MINHAS CRÔNICAS

segunda-feira, 29 de novembro de 2010

GASPAR LOPES E OS GASPARLOPENSES (de outrora)

“Seus cinqüenta e seis quilos chegaram ao píer, que pareceu balançar e curvar-se ao impacto da sua beleza. Alguns carregadores desmaiaram. Um tubarão enorme e sentimental, que vinha seguindo o navio, saltou desesperado por sobre as ondas na tentativa de vê-la de novo, e mergulhou, amargurado, nas profundezas do oceano. Rags Martins Jones estava chegando!
“Vinte e quatro contos.
F.Scott Fitzgerald”.

Não me lembro do mês, na verdade não consigo saber nem mesmo o ano; só sei que era um domingo, pois estávamos, Batuque, José Olegário, Joaquim “Saquinho” e parece que o Nelson, irmão do Servinho, ouvindo o programa “A hora do pato” da radio nacional, todos sentados em bancos de madeira, no interior da venda do Sr. Ângelo Agostini.
- Vai mudar para cá a família de um tal Sr. Alvino; dizem que sua filha é muito bonita! Diz, sem nenhuma segunda intenção, o Zé Olegário.
- Nóis vai mudar mesmo, mas quero alertar que minha irmã Geralda não é do “bico” de qualquer marmanjo não! Dito isto, um jovem de voz pausada e meio as- sobiada se levanta, deixando ver, até com certo exibicionismo, uma faca presa à cintura.

(Linhas contidas em um conjunto de dados)

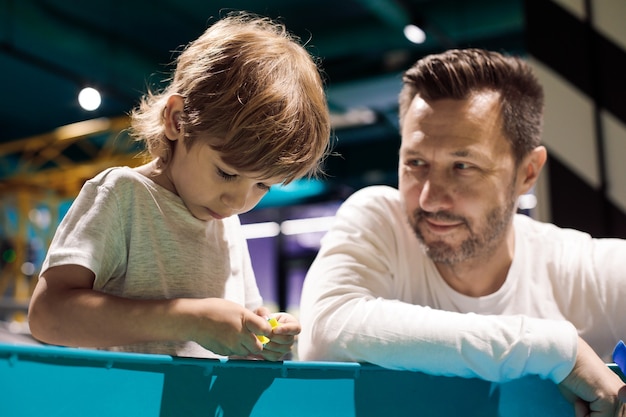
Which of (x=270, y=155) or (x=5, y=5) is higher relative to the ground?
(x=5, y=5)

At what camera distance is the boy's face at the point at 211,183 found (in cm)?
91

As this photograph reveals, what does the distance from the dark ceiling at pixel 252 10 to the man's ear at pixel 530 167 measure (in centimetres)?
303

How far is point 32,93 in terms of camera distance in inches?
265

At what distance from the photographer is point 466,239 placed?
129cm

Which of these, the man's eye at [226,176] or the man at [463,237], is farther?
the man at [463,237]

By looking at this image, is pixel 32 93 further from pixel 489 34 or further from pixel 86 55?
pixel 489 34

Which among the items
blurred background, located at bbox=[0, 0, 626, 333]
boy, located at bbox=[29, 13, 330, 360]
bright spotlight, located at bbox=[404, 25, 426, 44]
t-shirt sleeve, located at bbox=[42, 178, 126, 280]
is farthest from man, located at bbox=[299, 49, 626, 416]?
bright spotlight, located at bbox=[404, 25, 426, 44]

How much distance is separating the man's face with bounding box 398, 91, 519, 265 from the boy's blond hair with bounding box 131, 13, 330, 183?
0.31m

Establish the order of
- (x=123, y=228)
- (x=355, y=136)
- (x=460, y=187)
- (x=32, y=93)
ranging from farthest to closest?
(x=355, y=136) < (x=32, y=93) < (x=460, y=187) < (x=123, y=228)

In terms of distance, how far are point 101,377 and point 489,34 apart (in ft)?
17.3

TAREFAS PROPOSTAS:
1. Transcreva sem alterações as linhas do conjunto de dados, desde a linha que contém "By looking at" até a última linha do conjunto, incluídas ambas as extremidades.
2. Prossiga a crônica sobre Gaspar Lopes e os gasparlopenses a partir do ponto em que o texto termina.

RESPOSTAS DAS TAREFAS:
1.
By looking at this image, is pixel 32 93 further from pixel 489 34 or further from pixel 86 55?
pixel 489 34

Which among the items
blurred background, located at bbox=[0, 0, 626, 333]
boy, located at bbox=[29, 13, 330, 360]
bright spotlight, located at bbox=[404, 25, 426, 44]
t-shirt sleeve, located at bbox=[42, 178, 126, 280]
is farthest from man, located at bbox=[299, 49, 626, 416]?
bright spotlight, located at bbox=[404, 25, 426, 44]

How much distance is separating the man's face with bounding box 398, 91, 519, 265 from the boy's blond hair with bounding box 131, 13, 330, 183?
0.31m

Establish the order of
- (x=123, y=228)
- (x=355, y=136)
- (x=460, y=187)
- (x=32, y=93)
ranging from farthest to closest?
(x=355, y=136) < (x=32, y=93) < (x=460, y=187) < (x=123, y=228)

In terms of distance, how far are point 101,377 and point 489,34 apart (in ft)?
17.3

2.
Não recordo se a Geralda se casou com alguém de Gaspar Lopes, sei que aquele intrépido jovem chamado Jorge, enturmou-se, de maneira definitiva, com os demais da sua geração, vindo a ser, inclusive, jogador, parece que “beque de espera” ou “center-for” do nosso querido e glorioso Brasil Futebol Clube.
Além da Geralda, viviam em Gaspar Lopes muitas moças e meninas bonitas. Lembro-me de algumas delas, como a Manuelina do Sr. Jorge Bonifácio, possuidora de cabelos longos e cacheados, que muitas vezes eram contidos por tranças que terminavam por fitas coloridas. Não faz muito tempo voltei a Gaspar Lopes e passei em frente da casa da Manuelina; “pareceu-me” vê-la na janela, com olhar distante, observando os transeuntes que passavam por debaixo dos seus olhos; não contive, fotografei sua casa.
Aliás, nas imediações da casa da Manuelina, morava outra moça muito bonita; seu nome: Ofélia Agostini; poucos se aventuravam a fazer-lhe a corte, pois ela era de família considerada abastada, portanto...
Maria, filha do Sr. José Pedro, nossa vizinha e amiga da minha irmã Lucy, vestia-se com simplicidade, como determinavam as posses da família, porém, era dotada de uma formosura cativante. Muitos anos atrás a reencontrei aqui em Goiânia, casada com o Ramon Ribeiro, filho do Sr. Sebastião Ribeiro; o Ramon, naquela época, era funcionário das Furnas; Maria continuava meiga e gentil!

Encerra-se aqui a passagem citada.